L’unique fonds documentaire pluridisciplinaire sur le vieillissement existant en France est menacé de destruction. La Fondation nationale de gérontologie (FNG) a en effet été liquidée en décembre 2014 faute d’avoir trouvé les modestes financements qui lui faisaient défaut.
Aucune solution n’a été mise en œuvre pour la reprise de ce riche fonds documentaire qui reste donc stocké sans surveillance dans un immeuble, jadis financé par la FNG, mais qui appartient désormais à l’Assistance Publique-Hôpitaux de Paris. Cet immeuble est promis à la démolition dans quelques mois.
La disparition, décidée par les pouvoirs publics, de la FNG a été actée dans une impréparation totale. De quarante-cinq ans d’action, il a été fait table rase. Rien n’a été mis en œuvre pour bâtir un projet alternatif plus en phase avec les besoins de la recherche et de la formation en gérontologie, tel un institut du vieillissement, souvent évoqué mais jamais réalisé. Cela est d’autant plus incompréhensible qu’une loi d’orientation et de programmation pour l’adaptation de la société française au vieillissement est en cours de discussion au Parlement. De plus, elle ne se limite pas à la prise en charge des personnes âgées en perte d’autonomie puisque son ambition est plus vaste et vise à faire de la longévité et du vieillissement un atout pour la France. Dès lors que les questions sociétales sont au cœur du débat, il semble que les recherches fondamentales et appliquées en sciences humaines et sociales sont les mieux placées pour éclairer les décisions publiques. Comment comprendre que dans le même temps on laisse disparaître un instrument majeur de soutien à la recherche ?

#### Jeu de données:
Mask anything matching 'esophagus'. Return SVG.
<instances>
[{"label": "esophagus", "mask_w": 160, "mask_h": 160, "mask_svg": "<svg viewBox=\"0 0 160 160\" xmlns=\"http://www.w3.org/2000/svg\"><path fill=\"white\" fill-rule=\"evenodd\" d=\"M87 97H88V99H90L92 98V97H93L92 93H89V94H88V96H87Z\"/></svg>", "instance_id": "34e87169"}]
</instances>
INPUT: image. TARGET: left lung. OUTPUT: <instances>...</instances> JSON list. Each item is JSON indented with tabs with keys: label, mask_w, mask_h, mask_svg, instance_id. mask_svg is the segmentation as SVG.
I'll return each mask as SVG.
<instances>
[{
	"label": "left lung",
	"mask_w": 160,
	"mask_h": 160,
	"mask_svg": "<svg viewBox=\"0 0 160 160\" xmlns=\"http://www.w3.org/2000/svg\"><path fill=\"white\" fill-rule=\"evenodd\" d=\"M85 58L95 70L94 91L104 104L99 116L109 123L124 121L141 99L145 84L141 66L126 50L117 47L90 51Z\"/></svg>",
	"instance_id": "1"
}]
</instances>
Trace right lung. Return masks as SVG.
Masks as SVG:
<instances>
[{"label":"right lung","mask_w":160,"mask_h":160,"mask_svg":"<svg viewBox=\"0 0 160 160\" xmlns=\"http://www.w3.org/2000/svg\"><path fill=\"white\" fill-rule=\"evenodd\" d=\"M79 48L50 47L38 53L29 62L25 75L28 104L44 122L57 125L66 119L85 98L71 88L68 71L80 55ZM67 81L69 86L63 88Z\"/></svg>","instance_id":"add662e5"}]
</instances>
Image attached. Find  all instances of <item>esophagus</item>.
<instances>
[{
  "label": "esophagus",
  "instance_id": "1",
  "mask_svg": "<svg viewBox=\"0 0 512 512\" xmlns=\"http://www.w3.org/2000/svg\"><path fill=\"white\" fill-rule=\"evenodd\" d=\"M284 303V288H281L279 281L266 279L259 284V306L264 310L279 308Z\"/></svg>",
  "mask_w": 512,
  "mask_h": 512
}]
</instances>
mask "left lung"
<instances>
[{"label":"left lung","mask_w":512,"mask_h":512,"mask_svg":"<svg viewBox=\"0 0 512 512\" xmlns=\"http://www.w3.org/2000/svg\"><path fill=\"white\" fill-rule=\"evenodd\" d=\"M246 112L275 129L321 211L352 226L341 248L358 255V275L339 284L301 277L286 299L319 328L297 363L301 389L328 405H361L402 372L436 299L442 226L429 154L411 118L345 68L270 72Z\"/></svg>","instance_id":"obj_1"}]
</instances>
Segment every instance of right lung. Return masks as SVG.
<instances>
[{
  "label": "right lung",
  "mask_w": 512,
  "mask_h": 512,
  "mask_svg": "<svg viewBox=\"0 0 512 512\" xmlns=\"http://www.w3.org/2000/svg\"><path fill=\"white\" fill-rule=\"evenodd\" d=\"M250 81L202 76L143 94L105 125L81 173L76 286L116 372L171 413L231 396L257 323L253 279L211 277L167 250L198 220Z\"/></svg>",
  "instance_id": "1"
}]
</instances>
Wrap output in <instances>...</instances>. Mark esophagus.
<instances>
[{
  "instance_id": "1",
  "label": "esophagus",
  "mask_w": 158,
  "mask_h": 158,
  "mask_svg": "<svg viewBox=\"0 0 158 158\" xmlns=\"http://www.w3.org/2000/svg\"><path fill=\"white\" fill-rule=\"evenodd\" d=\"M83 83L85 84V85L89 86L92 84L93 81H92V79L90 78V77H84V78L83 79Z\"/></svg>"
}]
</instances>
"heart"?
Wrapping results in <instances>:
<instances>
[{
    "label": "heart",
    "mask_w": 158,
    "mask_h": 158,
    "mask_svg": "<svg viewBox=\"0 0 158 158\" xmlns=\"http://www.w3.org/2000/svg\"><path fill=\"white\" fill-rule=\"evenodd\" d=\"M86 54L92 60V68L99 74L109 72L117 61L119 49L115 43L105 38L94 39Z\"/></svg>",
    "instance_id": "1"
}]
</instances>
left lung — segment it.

#### Travail demandé:
- 1) D'après l'extrait sur la Fondation nationale de gérontologie, quand cette fondation a-t-elle été liquidée ?
- 2) Écrivez la suite de l'extrait sur la disparition de la Fondation nationale de gérontologie.
Les items n'ont aucun lien avec l'extrait.

#### Liste des réponses:
- 1) En décembre 2014.

- 2)
200 000 euros sur quelques années suffiraient
Si le fonds documentaire venait à être dispersé ou détruit dans les prochains mois, ce serait une régression terrible infligée à la gérontologie française. Si aucune solution n’étaient rapidement concrétisée, ce seraient alors 2 829 mémoires, 1 035 thèses, 7 951 ouvrages, 5 031 numéros spéciaux de revues (300 titres) et autres fascicules, 160 actes de congrès publiés dans une revue, 2 567 communications à des congrès, 6 470 rapports et brochures divers, 600 dossiers thématiques, une médiathèque unique en France de 1 430 références qui disparaitraient.
Des millions d’euros de deniers publics ont été consacrés pendant quarante ans à constituer ce fonds et à accueillir chercheurs, formateurs et étudiants de tous pays. Quelque 200 000 euros sur quelques années suffiraient à assurer sa modernisation, sa valorisation et sa transformation en un système d’information performant sur le vieillissement, adapté aux besoins des chercheurs comme des professionnels, ainsi qu’aux impératifs de formation et d’enseignement, à l’aune de ce qui existe chez nos voisins européens.
Ce fonds est unique au monde en ce qu’il rassemble tous les travaux de recherche français menés depuis les années soixante en gérontologie sociale. Il a bénéficié en outre de dons de fonds privés provenant des pionniers de la gérontologie en France, notamment le Professeur Michel Philibert. Laisser disparaître ce fonds serait renoncer à l’effort de promotion et de valorisation de la recherche francophone au profit de la prééminence des travaux anglo-saxons dans ce domaine. Le site web de la FNG qui permettait l’accès aux bases de données n’est plus maintenu depuis mai 2014.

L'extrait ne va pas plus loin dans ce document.